Things to do:
1 – According to the reflection on Sterling College, since what year has Julie Wormser served on the College's Board of Trustees?
2 – Reproduce verbatim the portion of the reflection on Sterling College between "One night my" and "classmates got to do!", inclusive.

*** Opening of Passage shown ***

Julie Wormser ‘86 is an alumna of Sterling College, served on the faculty in 1992-93, and has served on the College’s Board of Trustees since 2013.

Sterling College changed my life. I know that sounds trite, but it’s true. I was a good kid and a good student from a Boston suburb. I understood how to get good grades, but not how to work hard, not how to be a good friend and neighbor, not how to live a meaningful life.

As a high school senior, I knew I didn’t want to go right into a large, four-year college. I intended to take a year off and wanted to work as a blacksmith or cooper at Sturbridge Village, an 1820s living history museum. The only problem was that women weren’t allowed to play those roles. I would be consigned to wearing a full-length dress and working in the home.

One night my dad offhandedly told me about his friend’s daughter going to Sterling. I applied almost immediately and was thrilled to be accepted. Unlike at Sturbridge Village, I would be doing everything my male classmates got to do!

And I absolutely loved it. For every classroom lesson, there was an outdoor counterpart. I took Elements of Forestry and learned to create beautiful, accurate maps using a hand compass and my own stride to measure distance and direction. I made my own wooden canoe paddle and used it to learn how to whitewater canoe in early spring. One-third of the students’ paddles broke during these classes, leaving them, well, up a creek without a paddle!

*** Close of Passage shown ***
*** Opening of Data ***

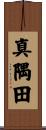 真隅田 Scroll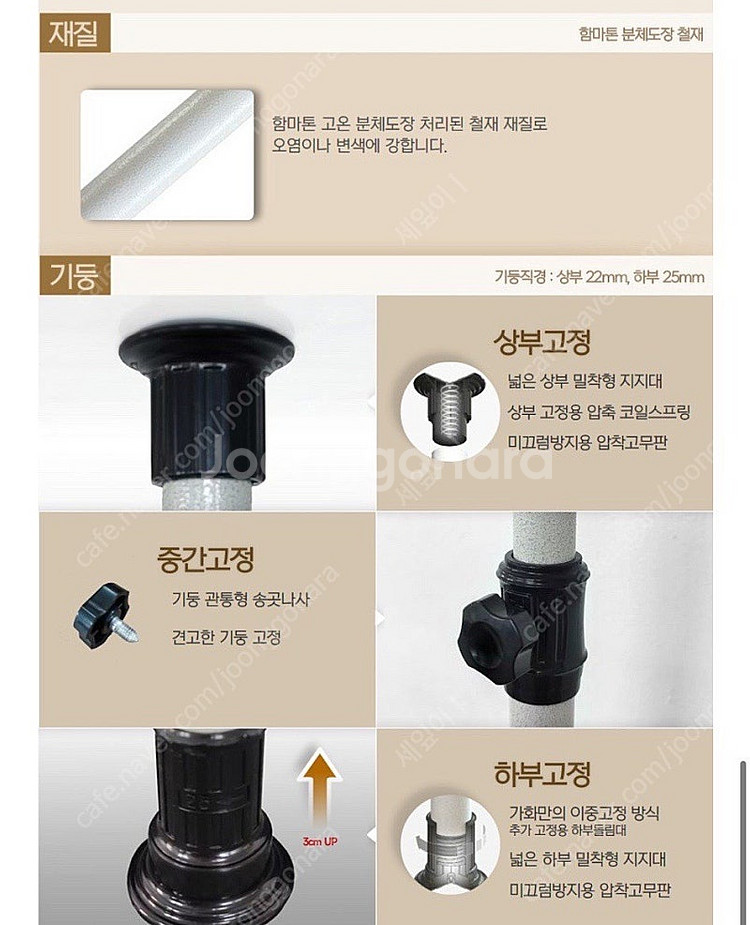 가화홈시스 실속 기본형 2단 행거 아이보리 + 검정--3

*** Close of Data ***
*** Opening of Data ***

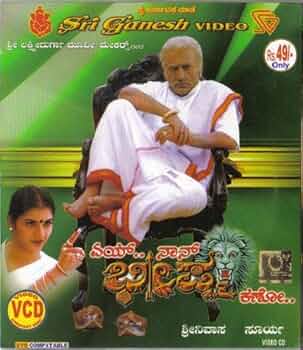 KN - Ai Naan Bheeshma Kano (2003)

*** Close of Data ***

Numbered answers:
1 – Since 2013.

2 –
One night my dad offhandedly told me about his friend’s daughter going to Sterling. I applied almost immediately and was thrilled to be accepted. Unlike at Sturbridge Village, I would be doing everything my male classmates got to do!